Pair of Digital Health Research Papers Coauthored by Analysis Group Demonstrate Promises of Wearables to Generate Reliable Site-less Patient-Reported Outcomes in Rheumatoid Arthritis

April 9, 2024

Investigators from Analysis Group, a global leader in health economics and outcomes research (HEOR), the University of Oxford, and GSK have coauthored a pair of research papers that show that digital health technologies can continuously assess the symptoms of patients with rheumatoid arthritis (RA) in a remote setting. This technology enables clinicians to develop more sensitive and patient-centric endpoints in RA clinical trials and real-world studies. The papers draw from a 14-day observational study, weaRAble-PRO, that tracked 60 patients 24 hours a day, using a bespoke mobile software application integrated with Apple iPhones and Apple Watches.
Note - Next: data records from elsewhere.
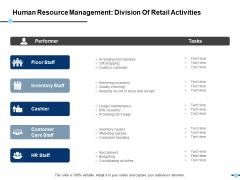 Human Resource Management Division Of Retail Activities Customer Care Staff Tasks Ppt PowerPoint Presentation Slides Background Designs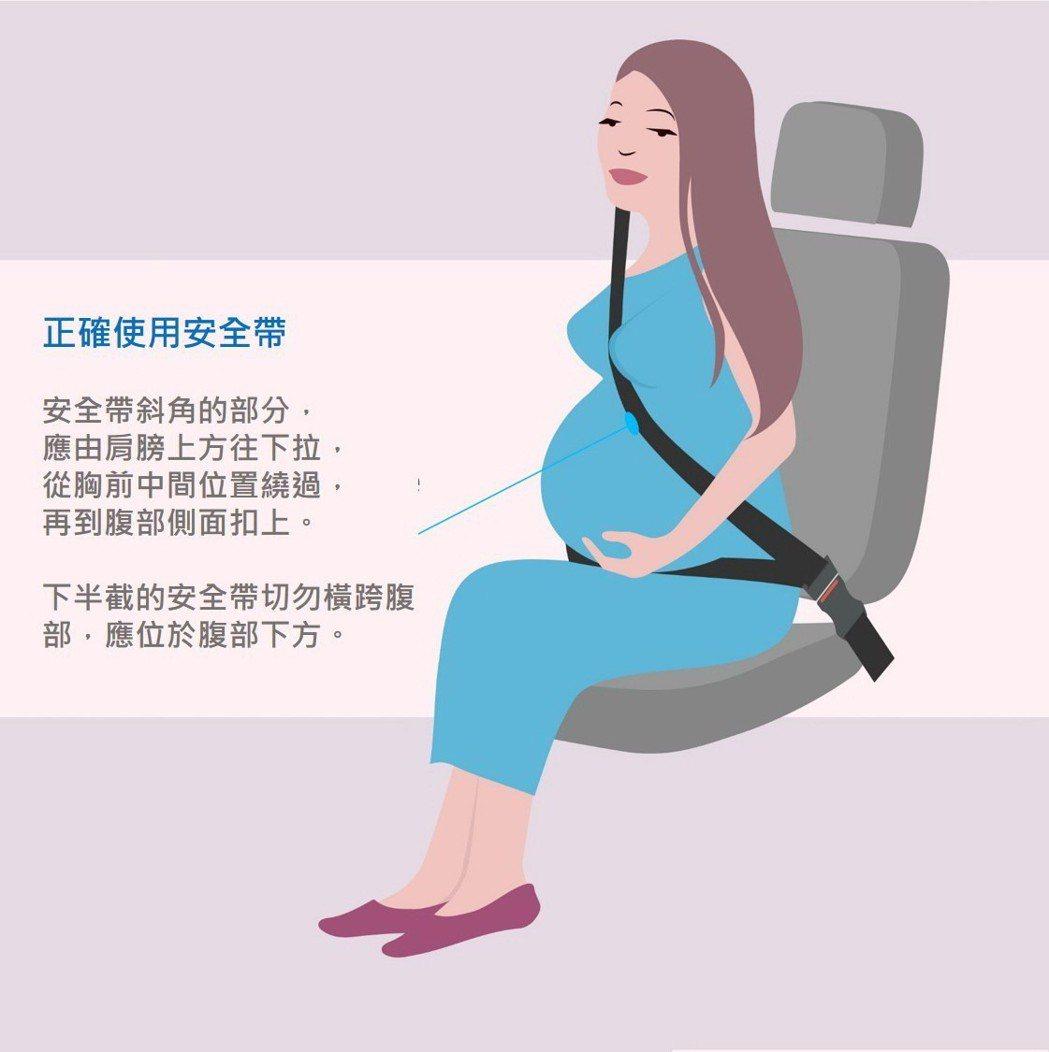 安全帶斜角的部分應由肩膀上方往下拉,從胸前中間位置繞過,再到腹部側面扣上。下半截的安全帶切勿橫跨腹部,應位於臀部和腹部下方。 圖/Ford提供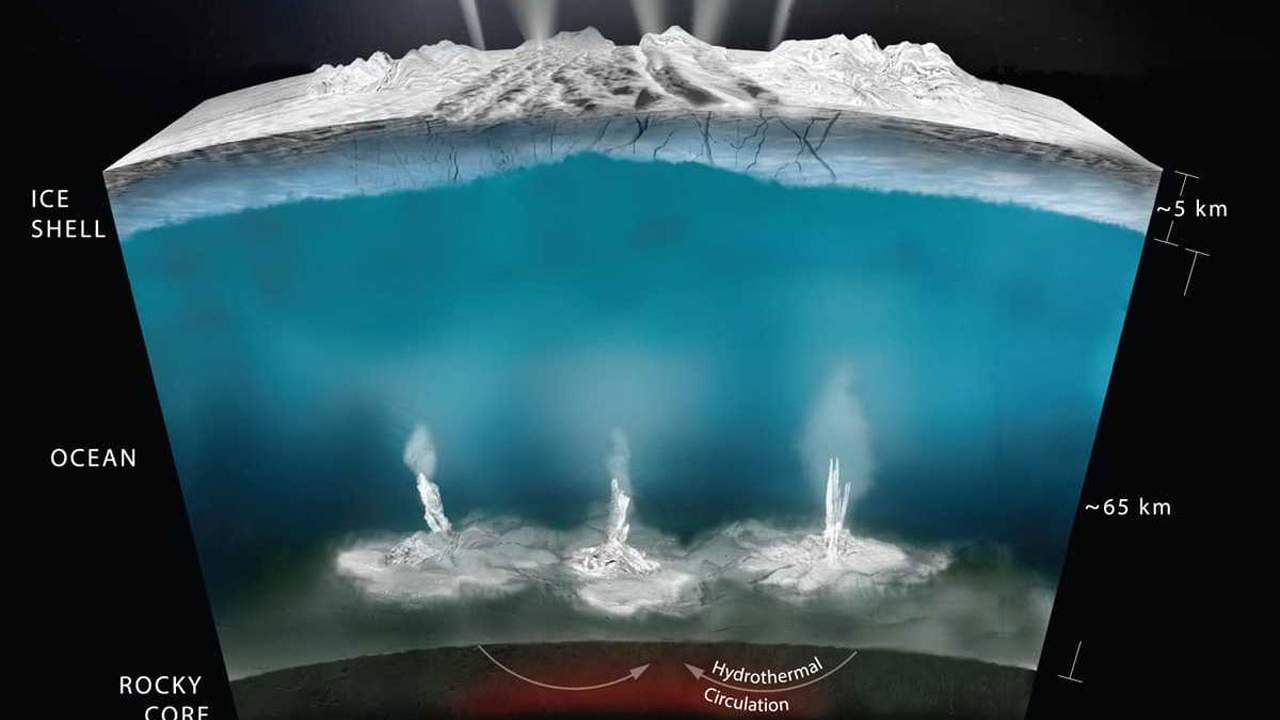 Worlds with underground oceans could be more conducive to life than Earth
“Digital health technologies and machine learning augment patient reported outcomes to remotely characterise rheumatoid arthritis,” published in February by Nature’s npj Digital Medicine (Creagh, A.P., et al.), is the first research paper to detail how active and passive sensor-based patient data can be combined using machine learning to distinguish RA status from healthy controls, augment traditional patient-reported outcome (PRO) data, and estimate standard in-clinic assessments of RA severity.
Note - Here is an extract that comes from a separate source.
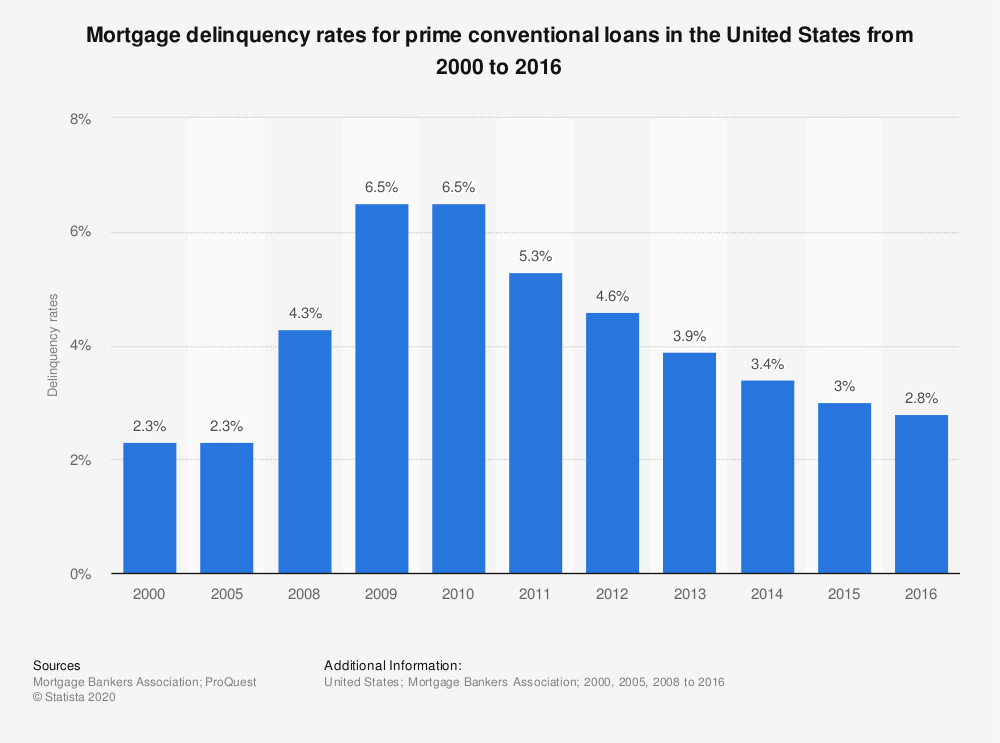Statistic: Mortgage delinquency rates for prime conventional loans in the United States from 2000 to 2016 | Statista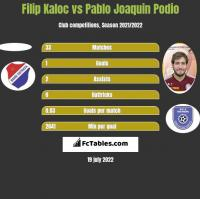 Filip Kaloc vs Pablo Joaquin Podio h2h player stats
Investigators evaluated how smartwatch-based daily physical activity patterns can be remotely estimated using a bespoke deep convolutional neural network, pre-trained using multi-task self-supervised learning, on a large-scale open-source cohort. This enabled investigators to use RA status sensor data from healthy controls to distinguish RA severity levels. These sensor outcomes, both active and passive, were used to augment routinely collected PRO data and could reliably estimate RA severity as measured by standard in-clinic assessments of RA, such as RAPID-3 scores.

“For diseases like RA, where symptoms are generally progressive and fluctuating, frequent patient assessments are important for a more accurate representation of what’s happening and to avoid the common recall bias that occurs when clinicians see patients sporadically and ask them to remember their experiences,” said study investigator Dr. Mei Sheng Duh, a Managing Principal and the Chief Epidemiologist at Analysis Group.

Further details of the weaRAble-PRO study are described in “Patient‑centric assessment of rheumatoid arthritis using a smartwatch and bespoke mobile app in a clinical setting,” published in October 2023 by Nature’s Scientific Reports (Hamy, V., et al.). The study generated data from patients with moderate-to-severe RA and a control group without RA. It collected information in two categories: sensor-based biometric feedback (e.g., wrist movements, sit-to-stand transition time, etc.) and patient-reported data using PRO questionnaires programmed into a mobile app. These questionnaires were designed to assess RA-related impact on physical function, including stiffness, pain, and fatigue.

“By having clinicians involved and designing informational data generation methodologies tied to technology that has already been integrated into patients’ lives, we’re able to get very reliable returns,” said study co-investigator Mihran Yenikomshian, a Managing Principal at Analysis Group. “People don’t have to remember to put on a new device or carry a separate monitor, which accounts for the 97% study completion rate we saw with weaRAble-PRO, far better than contemporary studies which universally showed declines in participation over time.”

In addition to Dr. Duh and Mr. Yenikomshian, investigators included Analysis Group Vice Presidents Christopher Llop, Maral DerSarkissian, and Priyanka Bobbili, Associate Christopher W. Yee, and Data Scientist Jessica Landry; Andrew P. Creagh, Hang Yuan, Gert Mertes, Aiden Doherty, and David A. Clifton of the University of Oxford; Elinor A. Mody of Reliant Medical Group; and Valentin Hamy, Luis Garcia-Gancedo, Ryan Tomlinson, Wen-Hung Chen, Aoife Maxwell, and Rachel Williams of GSK. Funding for this study was provided by GSK.To learn more about Analysis Group’s HEOR capabilities, visit www.analysisgroup.com/healthoutcomes.

Paper citations:

  • Creagh, A., et al. "Digital health technologies and machine learning augment patient reported outcomes to remotely characterise rheumatoid arthritis." npj Digital Medicine7.1 (2024): 33.
  • Hamy, V., et al. "Patient-centric assessment of rheumatoid arthritis using a smartwatch and bespoke mobile app in a clinical setting." Scientific Reports1 (2023): 18311.